Hierarchical novel class discovery for single-cell transcriptomic profiles
Malek Senoussi, Thierry Artières, Paul Villoutreix
TL;DR
The paper tackles hierarchical Novel Class Discovery in single-cell transcriptomics where labeled and unlabeled label sets are disjoint. It introduces two hierarchy-aware clustering models, h-k-means and h-GMM, augmented with a hierarchical continuity loss that encourages smooth mean transitions along a cell lineage tree. Across simulated and experimental scRNA-seq datasets, the hierarchical methods generally improve clustering accuracy and approach an empirical upper bound, outperforming non-hierarchical baselines and remaining competitive with Autonovel in several settings. This work demonstrates that incorporating lineage structure into NCD for developmental data enhances both clustering and label mapping, with implications for scalable annotation in large-scale single-cell studies.
Abstract
One of the major challenges arising from single-cell transcriptomics experiments is the question of how to annotate the associated single-cell transcriptomic profiles.
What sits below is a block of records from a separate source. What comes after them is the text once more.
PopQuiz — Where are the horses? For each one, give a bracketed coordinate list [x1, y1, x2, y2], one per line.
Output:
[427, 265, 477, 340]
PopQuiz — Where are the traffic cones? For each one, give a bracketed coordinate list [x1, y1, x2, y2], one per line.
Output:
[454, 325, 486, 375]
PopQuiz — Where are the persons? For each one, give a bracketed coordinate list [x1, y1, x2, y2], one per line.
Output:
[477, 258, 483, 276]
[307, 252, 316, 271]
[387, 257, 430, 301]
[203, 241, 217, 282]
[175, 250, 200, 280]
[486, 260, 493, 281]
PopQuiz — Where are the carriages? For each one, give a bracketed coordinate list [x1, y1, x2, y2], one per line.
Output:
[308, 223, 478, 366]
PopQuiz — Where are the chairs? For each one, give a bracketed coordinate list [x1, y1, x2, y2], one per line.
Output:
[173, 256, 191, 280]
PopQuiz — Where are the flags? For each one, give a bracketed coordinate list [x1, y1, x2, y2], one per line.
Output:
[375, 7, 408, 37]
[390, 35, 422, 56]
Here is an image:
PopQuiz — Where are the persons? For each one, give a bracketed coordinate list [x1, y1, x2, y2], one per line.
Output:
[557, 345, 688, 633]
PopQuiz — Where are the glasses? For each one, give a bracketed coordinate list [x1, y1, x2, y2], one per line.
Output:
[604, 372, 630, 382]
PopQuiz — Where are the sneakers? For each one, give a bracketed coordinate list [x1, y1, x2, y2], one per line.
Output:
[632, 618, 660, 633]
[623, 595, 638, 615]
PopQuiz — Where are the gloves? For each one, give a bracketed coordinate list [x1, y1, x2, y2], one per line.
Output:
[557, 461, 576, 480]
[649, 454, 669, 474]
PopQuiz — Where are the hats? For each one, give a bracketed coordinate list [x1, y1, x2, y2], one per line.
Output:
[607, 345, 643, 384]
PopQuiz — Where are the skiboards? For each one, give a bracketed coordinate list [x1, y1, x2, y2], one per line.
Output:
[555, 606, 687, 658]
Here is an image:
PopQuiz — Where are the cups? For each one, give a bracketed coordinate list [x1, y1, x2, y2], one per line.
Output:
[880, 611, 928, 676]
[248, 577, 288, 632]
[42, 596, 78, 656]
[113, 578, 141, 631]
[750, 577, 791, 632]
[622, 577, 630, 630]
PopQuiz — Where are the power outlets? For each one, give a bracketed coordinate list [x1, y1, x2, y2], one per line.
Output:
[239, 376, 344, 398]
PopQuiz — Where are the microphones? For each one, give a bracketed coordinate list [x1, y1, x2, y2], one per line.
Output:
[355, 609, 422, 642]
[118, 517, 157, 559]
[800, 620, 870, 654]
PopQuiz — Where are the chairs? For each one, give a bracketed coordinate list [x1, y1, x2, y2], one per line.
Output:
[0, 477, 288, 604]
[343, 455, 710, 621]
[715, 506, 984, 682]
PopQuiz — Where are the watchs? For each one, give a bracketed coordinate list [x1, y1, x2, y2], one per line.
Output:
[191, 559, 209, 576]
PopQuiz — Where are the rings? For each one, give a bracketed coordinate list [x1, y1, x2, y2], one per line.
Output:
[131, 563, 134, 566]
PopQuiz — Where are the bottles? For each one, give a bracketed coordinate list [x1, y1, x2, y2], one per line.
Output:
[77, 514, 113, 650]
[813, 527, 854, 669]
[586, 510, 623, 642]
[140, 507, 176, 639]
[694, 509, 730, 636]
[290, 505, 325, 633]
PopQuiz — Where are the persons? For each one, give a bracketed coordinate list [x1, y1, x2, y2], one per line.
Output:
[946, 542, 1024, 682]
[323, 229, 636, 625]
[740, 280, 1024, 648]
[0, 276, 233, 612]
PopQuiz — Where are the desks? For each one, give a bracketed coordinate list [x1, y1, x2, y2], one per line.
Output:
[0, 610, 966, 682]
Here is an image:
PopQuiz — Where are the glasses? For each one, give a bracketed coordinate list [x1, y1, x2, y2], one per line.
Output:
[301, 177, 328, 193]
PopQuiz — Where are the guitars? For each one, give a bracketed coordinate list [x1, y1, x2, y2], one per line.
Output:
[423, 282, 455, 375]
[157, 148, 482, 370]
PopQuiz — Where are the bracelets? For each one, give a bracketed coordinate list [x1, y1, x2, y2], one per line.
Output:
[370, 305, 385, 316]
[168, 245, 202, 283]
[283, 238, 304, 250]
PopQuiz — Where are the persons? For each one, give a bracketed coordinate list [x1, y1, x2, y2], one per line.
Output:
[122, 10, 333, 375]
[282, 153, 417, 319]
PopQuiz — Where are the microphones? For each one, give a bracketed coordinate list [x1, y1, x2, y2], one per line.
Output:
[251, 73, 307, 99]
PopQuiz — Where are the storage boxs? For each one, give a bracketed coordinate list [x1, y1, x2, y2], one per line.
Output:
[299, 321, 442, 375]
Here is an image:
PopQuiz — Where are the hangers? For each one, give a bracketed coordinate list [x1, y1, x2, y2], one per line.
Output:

Because of the large size and the high dimensionality of the data, automated methods for annotation are needed. We focus here on datasets obtained in the context of developmental biology, where the differentiation process leads to a hierarchical structure. We consider a frequent setting where both labeled and unlabeled data are available at training time, but the sets of the labels of labeled data on one side and of the unlabeled data on the other side, are disjoint. It is an instance of the Novel Class Discovery problem. The goal is to achieve two objectives, clustering the data and mapping the clusters with labels. We propose extensions of k-Means and GMM clustering methods for solving the problem and report comparative results on artificial and experimental transcriptomic datasets. Our approaches take advantage of the hierarchical nature of the data.